Gabriel is well known to English-speaking anarchists for the likes of Life Under the Jolly Roger: Reflections on Golden Age Piracy (2010), Soccer vs. the State: Tackling Football and Radical Politics (2011), and for editing and translating Gustav Landauer’s Revolution and Other Writings (2010) and Liberating Society from the State and Other Writings (2011) by Erich Mühsam.
His German-language works include Tier-Werden, Schwarz-Werden, Frau-Werden. Eine Einführung in die politische Philosophie des Poststrukturalismus (2005) and Neuer Anarchismus in den USA. Seattle und die Folgen (2008).
Here is what he writes:
Review of Paul Cudenec, The Anarchist Revelation (Sussex: Winter Oak Press, 2013)
Publications on anarchism have been thriving since the early 2000s. Yet, there is still a place for surprisingly unique releases. Paul Cudenec’s The Anarchist Revelation, recently published by Winter Oak Press in England is one such example. The book attempts no less than equipping contemporary anarchism with a footing that is often neglected: the transformation not only of society’s structures but also of people’s souls.
In order to achieve his goal, Cudenec embarks on a daring journey through the history of ideas. The list of references is long: Taoism, Sufism, the Bhagavad Gita, Nietzsche, Hesse, Huxley, C.G. Jung, Marcuse, Baudrillard, Zerzan, to name but a few.

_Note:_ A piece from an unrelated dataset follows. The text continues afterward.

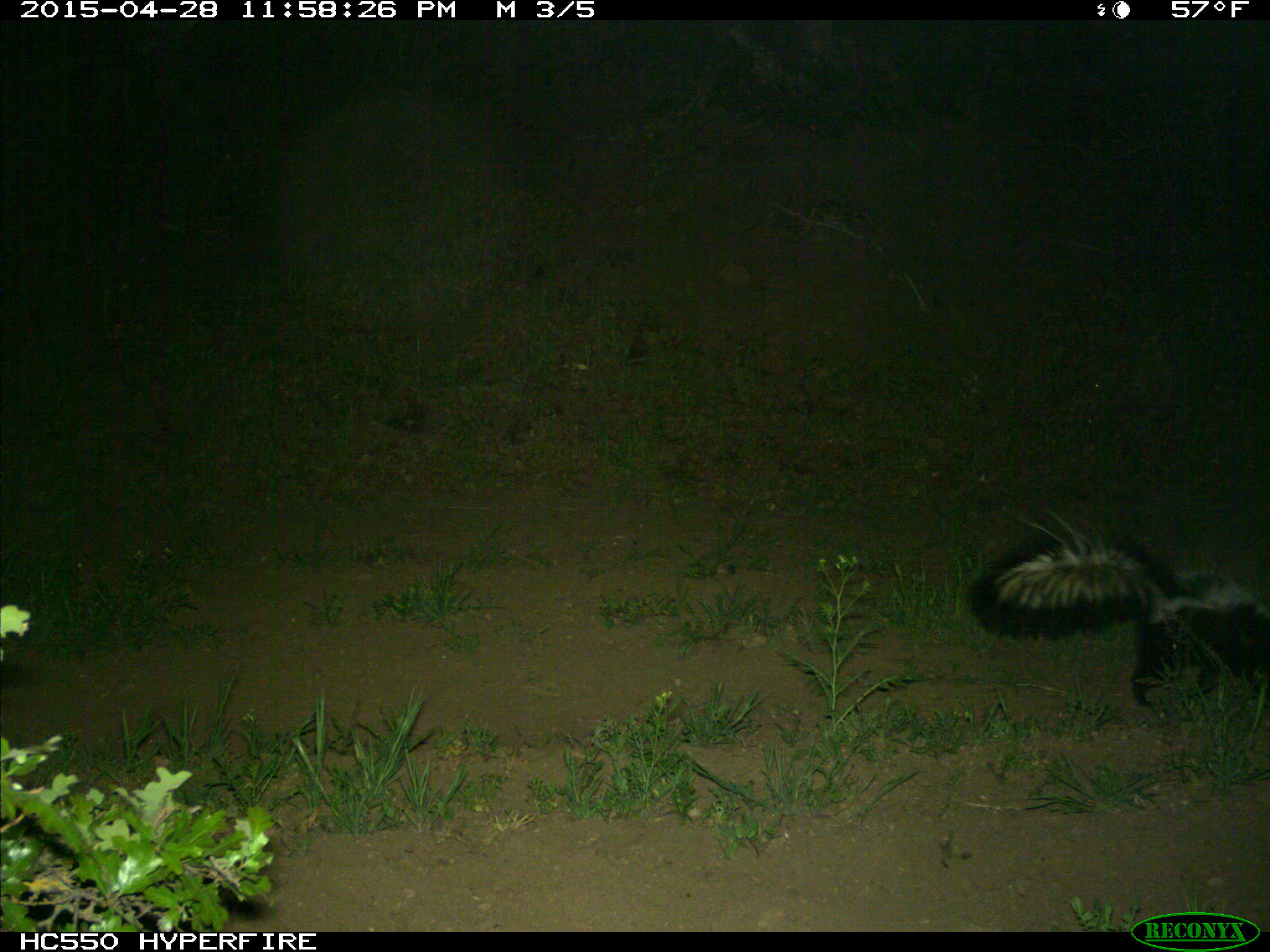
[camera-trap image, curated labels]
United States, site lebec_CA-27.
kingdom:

This alone will be reason enough for some folks to be skeptical: the list includes many non-anarchists, the danger of romanticizing non-Western traditions is evident, and when the likes of Oswald Spengler pop up, a fear for reactionary ideas corrupting a presumably progressive treatise is never far.
Make no mistake, though: this is no hodgepodge of random notations, and no new age hocus-pocus disguised in anarchist colors. Cudenec’s text is well-structured, consistent in its arguments, and manages to address poetry, mysticism, and spirituality without regressing into lofty gibberish. It is never in doubt that the book is a serious attempt at helping us answer the ever relevant question of whether life can change with a rearrangement of social institutions alone, if we don’t change as human beings.
This is not an either-or question of course, as social institutions determine personal development – but the opposite is true as well. As Cudenec puts it, it is not that “the message is an individualist one … The reason why individuals must follow this path is so that they can better channel and carry out the needs of the larger whole.” (vii)
In a kind of Landauerian twist of Nietzsche (readers who couldn’t care less about either can simply ignore this observation), Cudenec puts a strong emphasis on the figure of the “outsider”: “Being an ‘outsider’ is thus a stage in a personal transformation which we must all experience if we are ever to emerge from the perpetual self-obsessed adolescence encouraged by contemporary society.” (viii)
Once again, the purpose of this stage is not to remain isolated, but to reunite with others as an individual better equipped for communal existence: “As instinctive outsiders, we free ourselves from the chains of society’s expectations only to find ourselves bearing an enormous burden of care for the well-being of the community. An extreme sense of personal freedom combined with an extreme sense of collective responsibility – this is the powerful creative tension at the heart of the anarchist psyche.” (85)
The anarchist “revelation” that the book’s title alludes to is a consequence of these convictions: “It is not so much a revolution that is needed, but a revelation – a lifting of all the veils of falsity and a joyful rediscovery of the authentic core of our existence.” (121)
To speak of an “authentic core of our existence” or, as Cudenec does on other occasions, of a “human archetype” (19) or the possibility of failing to become “all that nature intended us to be” (25) easily evokes accusations of essentialism. Yet, if we look beyond the terminological difficulties, an important question is raised here: What is it that we, as anarchists, actually want and need? In the end, only an answer to this question can lay the foundation for the communities we are seeking.
Paul Cudenec’s work will mostly appeal to those who – in increasing numbers – explore the relations between anarchism and philosophy, psychology, and religion. People looking for in-depth analyses of governmental bodies, labor conditions, or gender and race relations might have to turn somewhere else. No single book has it all.
The Anarchist Revelation has a clear purpose, however, that is, reflecting on the transformation of the self for the benefit of the community. Everyone interested in this mighty challenge will find the text to be an inspiring read.